> **REQUIRED TASK**
Copy the whole listing below word for word, changing nothing.

> **RECORDS SHOWN**
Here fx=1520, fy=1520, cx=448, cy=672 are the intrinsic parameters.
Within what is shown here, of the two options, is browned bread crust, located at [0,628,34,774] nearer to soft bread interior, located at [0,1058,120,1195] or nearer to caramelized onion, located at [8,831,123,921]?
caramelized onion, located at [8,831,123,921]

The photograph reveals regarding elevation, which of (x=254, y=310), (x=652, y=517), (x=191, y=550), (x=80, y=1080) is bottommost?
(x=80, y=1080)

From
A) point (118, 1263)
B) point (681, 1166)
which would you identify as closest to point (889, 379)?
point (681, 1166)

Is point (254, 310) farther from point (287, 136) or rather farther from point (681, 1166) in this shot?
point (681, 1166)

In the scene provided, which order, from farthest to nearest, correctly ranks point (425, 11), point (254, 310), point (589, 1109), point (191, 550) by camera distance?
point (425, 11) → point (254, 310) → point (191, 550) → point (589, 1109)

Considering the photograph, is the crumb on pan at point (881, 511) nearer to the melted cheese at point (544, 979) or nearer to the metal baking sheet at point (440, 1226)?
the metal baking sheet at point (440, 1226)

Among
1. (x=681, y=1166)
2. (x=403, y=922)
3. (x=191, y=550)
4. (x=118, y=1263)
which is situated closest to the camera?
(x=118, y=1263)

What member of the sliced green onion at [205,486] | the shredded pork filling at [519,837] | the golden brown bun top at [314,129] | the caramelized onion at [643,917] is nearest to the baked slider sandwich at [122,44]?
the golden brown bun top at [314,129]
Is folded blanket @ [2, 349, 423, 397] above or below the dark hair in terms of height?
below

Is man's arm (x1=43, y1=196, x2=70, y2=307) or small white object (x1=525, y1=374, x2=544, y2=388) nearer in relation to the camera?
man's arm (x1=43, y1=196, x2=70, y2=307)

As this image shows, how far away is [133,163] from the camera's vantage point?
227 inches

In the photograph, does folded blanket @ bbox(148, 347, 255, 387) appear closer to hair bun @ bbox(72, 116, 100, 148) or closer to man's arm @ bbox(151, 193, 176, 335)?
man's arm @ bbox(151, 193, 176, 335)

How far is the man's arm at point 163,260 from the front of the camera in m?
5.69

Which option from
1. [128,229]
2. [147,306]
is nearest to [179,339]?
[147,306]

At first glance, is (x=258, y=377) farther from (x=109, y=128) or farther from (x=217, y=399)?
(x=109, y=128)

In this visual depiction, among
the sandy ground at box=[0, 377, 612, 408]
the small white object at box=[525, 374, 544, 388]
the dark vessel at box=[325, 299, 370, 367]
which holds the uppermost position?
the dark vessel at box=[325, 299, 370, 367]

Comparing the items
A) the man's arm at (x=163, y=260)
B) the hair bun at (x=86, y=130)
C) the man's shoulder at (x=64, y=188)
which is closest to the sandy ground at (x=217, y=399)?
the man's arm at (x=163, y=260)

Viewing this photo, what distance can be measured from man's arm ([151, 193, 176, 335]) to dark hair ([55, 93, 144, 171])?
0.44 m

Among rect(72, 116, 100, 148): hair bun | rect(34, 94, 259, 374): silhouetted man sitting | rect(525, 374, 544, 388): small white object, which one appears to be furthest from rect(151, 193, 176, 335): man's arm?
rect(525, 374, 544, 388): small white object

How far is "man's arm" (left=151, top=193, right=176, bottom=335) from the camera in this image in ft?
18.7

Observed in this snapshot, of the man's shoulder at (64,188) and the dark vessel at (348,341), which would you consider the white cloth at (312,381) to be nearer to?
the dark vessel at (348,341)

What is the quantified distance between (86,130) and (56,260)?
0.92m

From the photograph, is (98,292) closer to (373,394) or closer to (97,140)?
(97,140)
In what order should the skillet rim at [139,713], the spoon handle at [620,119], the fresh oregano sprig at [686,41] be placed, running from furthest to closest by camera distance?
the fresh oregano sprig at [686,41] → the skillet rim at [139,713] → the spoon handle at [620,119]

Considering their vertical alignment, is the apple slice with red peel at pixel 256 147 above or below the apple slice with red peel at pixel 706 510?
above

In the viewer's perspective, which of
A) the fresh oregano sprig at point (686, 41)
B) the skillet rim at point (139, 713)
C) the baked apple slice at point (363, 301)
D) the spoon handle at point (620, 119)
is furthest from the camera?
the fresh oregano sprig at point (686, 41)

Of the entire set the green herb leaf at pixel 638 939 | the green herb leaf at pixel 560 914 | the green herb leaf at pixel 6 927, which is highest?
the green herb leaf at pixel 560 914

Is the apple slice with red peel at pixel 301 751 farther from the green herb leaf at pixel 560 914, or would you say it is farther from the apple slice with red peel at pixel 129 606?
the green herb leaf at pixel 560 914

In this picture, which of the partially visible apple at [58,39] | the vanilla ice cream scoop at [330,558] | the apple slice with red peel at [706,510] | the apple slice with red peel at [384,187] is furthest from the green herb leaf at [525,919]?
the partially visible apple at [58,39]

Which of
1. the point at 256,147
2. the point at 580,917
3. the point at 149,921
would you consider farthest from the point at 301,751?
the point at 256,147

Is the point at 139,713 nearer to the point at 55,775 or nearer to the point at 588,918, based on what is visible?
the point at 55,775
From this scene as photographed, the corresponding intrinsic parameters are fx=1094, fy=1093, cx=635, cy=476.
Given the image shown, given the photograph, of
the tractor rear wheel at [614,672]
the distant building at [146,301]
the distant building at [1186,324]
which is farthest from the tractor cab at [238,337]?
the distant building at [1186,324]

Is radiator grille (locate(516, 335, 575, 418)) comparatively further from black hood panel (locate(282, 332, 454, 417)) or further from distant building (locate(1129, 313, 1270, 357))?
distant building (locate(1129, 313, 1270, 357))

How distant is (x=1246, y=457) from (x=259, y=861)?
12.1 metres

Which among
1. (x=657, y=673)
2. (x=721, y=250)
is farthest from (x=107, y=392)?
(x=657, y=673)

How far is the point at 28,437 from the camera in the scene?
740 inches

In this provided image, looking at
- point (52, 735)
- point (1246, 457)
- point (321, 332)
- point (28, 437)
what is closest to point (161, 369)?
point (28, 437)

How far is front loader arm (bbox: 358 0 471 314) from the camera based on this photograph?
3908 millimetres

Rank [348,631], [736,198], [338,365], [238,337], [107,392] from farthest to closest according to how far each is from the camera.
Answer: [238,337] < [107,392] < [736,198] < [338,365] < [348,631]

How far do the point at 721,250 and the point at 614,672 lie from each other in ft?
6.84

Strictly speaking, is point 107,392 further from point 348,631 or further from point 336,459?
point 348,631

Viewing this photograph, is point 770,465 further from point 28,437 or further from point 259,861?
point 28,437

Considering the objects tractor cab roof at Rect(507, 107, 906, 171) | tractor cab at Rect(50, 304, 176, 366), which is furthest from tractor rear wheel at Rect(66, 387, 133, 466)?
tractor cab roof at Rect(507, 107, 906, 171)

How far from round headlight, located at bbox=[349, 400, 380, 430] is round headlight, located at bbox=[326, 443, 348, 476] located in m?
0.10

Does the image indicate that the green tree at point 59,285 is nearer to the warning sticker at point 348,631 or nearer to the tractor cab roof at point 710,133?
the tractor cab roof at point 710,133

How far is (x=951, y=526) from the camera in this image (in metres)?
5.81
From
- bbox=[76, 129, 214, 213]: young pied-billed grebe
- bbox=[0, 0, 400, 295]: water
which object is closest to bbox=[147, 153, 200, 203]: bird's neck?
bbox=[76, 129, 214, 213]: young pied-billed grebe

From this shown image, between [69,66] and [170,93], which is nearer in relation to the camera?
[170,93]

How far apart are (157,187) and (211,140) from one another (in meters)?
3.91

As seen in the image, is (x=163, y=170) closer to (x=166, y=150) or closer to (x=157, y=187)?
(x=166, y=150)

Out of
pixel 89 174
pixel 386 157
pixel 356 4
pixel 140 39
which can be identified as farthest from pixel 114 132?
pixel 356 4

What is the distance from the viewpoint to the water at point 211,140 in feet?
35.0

> **TASK SOLUTION**
Here fx=1520, fy=1520, cx=448, cy=672 are the intrinsic parameters.
Within what is shown here, of the two options, is browned bread crust, located at [0,628,34,774] nearer to soft bread interior, located at [0,1058,120,1195] or nearer to caramelized onion, located at [8,831,123,921]?
caramelized onion, located at [8,831,123,921]

The photograph reveals regarding elevation, which of (x=254, y=310), (x=652, y=517), (x=191, y=550), (x=80, y=1080) is bottommost?
(x=80, y=1080)

From
A) point (118, 1263)
B) point (681, 1166)
which would you identify as closest to point (889, 379)?
point (681, 1166)

Is point (254, 310) farther from point (287, 136) or rather farther from point (681, 1166) in this shot?
point (681, 1166)

In the scene provided, which order, from farthest to nearest, correctly ranks point (425, 11), point (254, 310), point (589, 1109), point (191, 550) by camera distance?
point (425, 11) → point (254, 310) → point (191, 550) → point (589, 1109)

Considering the photograph, is the crumb on pan at point (881, 511) nearer to the melted cheese at point (544, 979) or nearer to the metal baking sheet at point (440, 1226)?
the metal baking sheet at point (440, 1226)

Among
1. (x=681, y=1166)
2. (x=403, y=922)
3. (x=191, y=550)
4. (x=118, y=1263)
which is situated closest to the camera?
(x=118, y=1263)

What member of the sliced green onion at [205,486] | the shredded pork filling at [519,837] | the golden brown bun top at [314,129] | the caramelized onion at [643,917] is nearest to the baked slider sandwich at [122,44]?
the golden brown bun top at [314,129]
Is folded blanket @ [2, 349, 423, 397] above or below the dark hair in terms of height?
below

Is man's arm (x1=43, y1=196, x2=70, y2=307) or small white object (x1=525, y1=374, x2=544, y2=388) nearer in relation to the camera?
man's arm (x1=43, y1=196, x2=70, y2=307)

As this image shows, how far away is [133,163] from the camera's vantage point?
227 inches

In the photograph, does folded blanket @ bbox(148, 347, 255, 387) appear closer to hair bun @ bbox(72, 116, 100, 148) or closer to man's arm @ bbox(151, 193, 176, 335)?
man's arm @ bbox(151, 193, 176, 335)

How far is the man's arm at point 163,260 from the front of the camera in m?
5.69

Which option from
1. [128,229]
2. [147,306]
is nearest to [179,339]?
[147,306]

At first glance, is (x=258, y=377) farther from (x=109, y=128) or farther from (x=217, y=399)?
(x=109, y=128)

In this visual depiction, among
the sandy ground at box=[0, 377, 612, 408]
the small white object at box=[525, 374, 544, 388]
the dark vessel at box=[325, 299, 370, 367]
which holds the uppermost position?
the dark vessel at box=[325, 299, 370, 367]

Comparing the items
A) the man's arm at (x=163, y=260)
B) the hair bun at (x=86, y=130)
C) the man's shoulder at (x=64, y=188)
which is closest to the sandy ground at (x=217, y=399)?
the man's arm at (x=163, y=260)

Viewing this photo, what distance can be measured from man's arm ([151, 193, 176, 335]) to dark hair ([55, 93, 144, 171])?
0.44 m

Among rect(72, 116, 100, 148): hair bun | rect(34, 94, 259, 374): silhouetted man sitting | rect(525, 374, 544, 388): small white object, which one appears to be furthest from rect(151, 193, 176, 335): man's arm?
rect(525, 374, 544, 388): small white object

How far is "man's arm" (left=151, top=193, right=176, bottom=335) from the camera in this image in ft?
18.7

Observed in this snapshot, of the man's shoulder at (64,188) and the dark vessel at (348,341), which would you consider the white cloth at (312,381) to be nearer to?
the dark vessel at (348,341)

What is the quantified distance between (86,130) and (56,260)?
0.92m

From the photograph, is (98,292) closer to (373,394) or closer to (97,140)?
(97,140)
In what order should the skillet rim at [139,713], the spoon handle at [620,119], the fresh oregano sprig at [686,41] be placed, running from furthest to closest by camera distance?
the fresh oregano sprig at [686,41] → the skillet rim at [139,713] → the spoon handle at [620,119]

Considering their vertical alignment, is the apple slice with red peel at pixel 256 147 above or below the apple slice with red peel at pixel 706 510?
above

In the viewer's perspective, which of
A) the fresh oregano sprig at point (686, 41)
B) the skillet rim at point (139, 713)
C) the baked apple slice at point (363, 301)
D) the spoon handle at point (620, 119)
is furthest from the camera?
the fresh oregano sprig at point (686, 41)

Of the entire set the green herb leaf at pixel 638 939 | the green herb leaf at pixel 560 914 | the green herb leaf at pixel 6 927, which is highest?
the green herb leaf at pixel 560 914

Is the apple slice with red peel at pixel 301 751 farther from the green herb leaf at pixel 560 914, or would you say it is farther from the apple slice with red peel at pixel 129 606?
the green herb leaf at pixel 560 914

In this picture, which of the partially visible apple at [58,39] | the vanilla ice cream scoop at [330,558] | the apple slice with red peel at [706,510] | the apple slice with red peel at [384,187] is furthest from the green herb leaf at [525,919]?
the partially visible apple at [58,39]

Which of
1. the point at 256,147
2. the point at 580,917
3. the point at 149,921
would you consider farthest from the point at 301,751?
the point at 256,147

Is the point at 139,713 nearer to the point at 55,775 or nearer to the point at 588,918, based on what is visible?
the point at 55,775
From this scene as photographed, the corresponding intrinsic parameters are fx=1094, fy=1093, cx=635, cy=476.
Given the image shown, given the photograph, of
the tractor rear wheel at [614,672]
the distant building at [146,301]
the distant building at [1186,324]
which is farthest from the tractor cab at [238,337]?
the distant building at [1186,324]

Is radiator grille (locate(516, 335, 575, 418)) comparatively further from black hood panel (locate(282, 332, 454, 417)) or further from distant building (locate(1129, 313, 1270, 357))?
distant building (locate(1129, 313, 1270, 357))

How distant is (x=1246, y=457) from (x=259, y=861)?
12.1 metres

Which among
1. (x=657, y=673)
2. (x=721, y=250)
is farthest from (x=107, y=392)?
(x=657, y=673)

How far is the point at 28,437 from the camera in the scene?
740 inches

In this provided image, looking at
- point (52, 735)
- point (1246, 457)
- point (321, 332)
- point (28, 437)
what is closest to point (161, 369)?
point (28, 437)

How far is front loader arm (bbox: 358 0 471 314) from the camera based on this photograph?
3908 millimetres

Rank [348,631], [736,198], [338,365], [238,337], [107,392] from farthest to closest according to how far each is from the camera.
Answer: [238,337] < [107,392] < [736,198] < [338,365] < [348,631]

How far do the point at 721,250 and the point at 614,672 lie from each other in ft?
6.84

Strictly speaking, is point 107,392 further from point 348,631 or further from point 336,459?
point 348,631

Viewing this photograph, is point 770,465 further from point 28,437 or further from point 259,861?
point 28,437

Considering the objects tractor cab roof at Rect(507, 107, 906, 171) | tractor cab at Rect(50, 304, 176, 366), which is furthest from tractor rear wheel at Rect(66, 387, 133, 466)?
tractor cab roof at Rect(507, 107, 906, 171)

How far from round headlight, located at bbox=[349, 400, 380, 430] is round headlight, located at bbox=[326, 443, 348, 476] located in m?
0.10

Does the image indicate that the green tree at point 59,285 is nearer to the warning sticker at point 348,631 or nearer to the tractor cab roof at point 710,133?
the tractor cab roof at point 710,133

How far is (x=951, y=526) from the camera in this image (in metres)?
5.81
From
- bbox=[76, 129, 214, 213]: young pied-billed grebe
- bbox=[0, 0, 400, 295]: water
which object is closest to bbox=[147, 153, 200, 203]: bird's neck?
bbox=[76, 129, 214, 213]: young pied-billed grebe

From this shown image, between [69,66] and [170,93], which is nearer in relation to the camera?
[170,93]

How far apart are (157,187) and (211,140) from one another (in meters)?
3.91

As seen in the image, is (x=163, y=170) closer to (x=166, y=150) or closer to (x=157, y=187)?
(x=166, y=150)

Out of
pixel 89 174
pixel 386 157
pixel 356 4
pixel 140 39
which can be identified as farthest from pixel 114 132?
pixel 356 4

What is the distance from the viewpoint to the water at point 211,140 in feet?
35.0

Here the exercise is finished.